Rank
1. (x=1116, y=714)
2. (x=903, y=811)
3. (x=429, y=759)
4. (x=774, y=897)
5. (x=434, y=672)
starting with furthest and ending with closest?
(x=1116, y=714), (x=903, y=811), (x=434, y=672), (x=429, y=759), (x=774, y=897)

Exercise objective:
Rewrite the rows, swapping "closest" for "nearest" and leaving everything else unchanged.

Solution to this exercise:
Rank
1. (x=1116, y=714)
2. (x=903, y=811)
3. (x=429, y=759)
4. (x=774, y=897)
5. (x=434, y=672)
starting with furthest and ending with nearest?
(x=1116, y=714), (x=903, y=811), (x=434, y=672), (x=429, y=759), (x=774, y=897)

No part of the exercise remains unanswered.